Estratto della fonte:
──────────
Rispunta il DC9 dei Campioni del Mondo. Non volerà più, ma i sogni non si rottamano

Sarà per quella Coppa enorme e luccicante che il mondo ci invidiava, o forse per quel quartetto – Pertini, Bearzot, Zoff e Causio – che cercava di diluire i postumi di una sbornia agonistica in una partita a scopone, o magari per entrambe, ma quel che è certo è che quell’immagine ci è rimasta dentro per più di trent’anni.

Fino a qualche giorno fa, quando poche righe in cronaca hanno riaperto l’album dove conserviamo le figurine più belle delle nostre stagioni, e d’incanto il tempo si è riavvolto, accendendo quell’emozione che duetta con la nostalgia.

Era il 1982, il 12 luglio 1982 per la precisione, e si tornava a casa da Campioni del Mondo, dopo aver piegato la sera precedente nell’infuocato catino del Santiago Bernabeu di Madrid i tedeschi con tre gioiellini firmati da Rossi, Tardelli e Altobelli.  In quella cabina d’aereo, a battere scopa e ad inseguire il settebello, c’era l’Italia tutta, unita come solo il pallone sa fare, senza partiti, rancori, paure.
──────────
Consegna a: Raccogli tutte le righe dei record in cui compare la parola "dresser" e ricopiale.
L'articolo e i record vengono da fonti diverse.

Dati forniti:
──────────
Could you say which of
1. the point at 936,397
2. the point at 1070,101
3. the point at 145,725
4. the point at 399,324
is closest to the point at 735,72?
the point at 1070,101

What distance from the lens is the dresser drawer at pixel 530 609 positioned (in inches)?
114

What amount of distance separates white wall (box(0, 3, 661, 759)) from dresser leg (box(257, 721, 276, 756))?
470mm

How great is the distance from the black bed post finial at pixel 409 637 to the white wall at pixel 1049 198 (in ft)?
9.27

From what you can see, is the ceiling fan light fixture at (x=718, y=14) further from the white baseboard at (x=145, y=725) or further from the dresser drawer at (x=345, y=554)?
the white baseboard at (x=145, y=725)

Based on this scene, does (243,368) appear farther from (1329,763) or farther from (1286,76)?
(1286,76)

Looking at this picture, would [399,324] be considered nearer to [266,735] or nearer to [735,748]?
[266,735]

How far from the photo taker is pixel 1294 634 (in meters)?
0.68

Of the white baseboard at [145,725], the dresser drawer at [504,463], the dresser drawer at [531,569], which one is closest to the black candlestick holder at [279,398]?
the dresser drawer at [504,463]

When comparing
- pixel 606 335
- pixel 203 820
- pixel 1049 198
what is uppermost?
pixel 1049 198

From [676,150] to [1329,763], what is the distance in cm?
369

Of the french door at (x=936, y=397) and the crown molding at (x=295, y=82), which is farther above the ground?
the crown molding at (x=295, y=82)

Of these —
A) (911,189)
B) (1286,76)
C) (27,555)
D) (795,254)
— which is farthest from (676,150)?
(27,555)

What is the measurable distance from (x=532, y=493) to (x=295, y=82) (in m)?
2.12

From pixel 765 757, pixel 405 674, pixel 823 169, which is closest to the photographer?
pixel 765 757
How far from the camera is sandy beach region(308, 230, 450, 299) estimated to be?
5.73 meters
──────────
Consegna b: Cita per intero, parola per parola, l'articolo sul DC9 dei Campioni del Mondo.

Soluzione scritta a:
What distance from the lens is the dresser drawer at pixel 530 609 positioned (in inches)?
What amount of distance separates white wall (box(0, 3, 661, 759)) from dresser leg (box(257, 721, 276, 756))?
From what you can see, is the ceiling fan light fixture at (x=718, y=14) further from the white baseboard at (x=145, y=725) or further from the dresser drawer at (x=345, y=554)?
Of the white baseboard at [145,725], the dresser drawer at [504,463], the dresser drawer at [531,569], which one is closest to the black candlestick holder at [279,398]?
the dresser drawer at [504,463]

Soluzione scritta b:
Rispunta il DC9 dei Campioni del Mondo. Non volerà più, ma i sogni non si rottamano

Sarà per quella Coppa enorme e luccicante che il mondo ci invidiava, o forse per quel quartetto – Pertini, Bearzot, Zoff e Causio – che cercava di diluire i postumi di una sbornia agonistica in una partita a scopone, o magari per entrambe, ma quel che è certo è che quell’immagine ci è rimasta dentro per più di trent’anni.

Fino a qualche giorno fa, quando poche righe in cronaca hanno riaperto l’album dove conserviamo le figurine più belle delle nostre stagioni, e d’incanto il tempo si è riavvolto, accendendo quell’emozione che duetta con la nostalgia.

Era il 1982, il 12 luglio 1982 per la precisione, e si tornava a casa da Campioni del Mondo, dopo aver piegato la sera precedente nell’infuocato catino del Santiago Bernabeu di Madrid i tedeschi con tre gioiellini firmati da Rossi, Tardelli e Altobelli.  In quella cabina d’aereo, a battere scopa e ad inseguire il settebello, c’era l’Italia tutta, unita come solo il pallone sa fare, senza partiti, rancori, paure.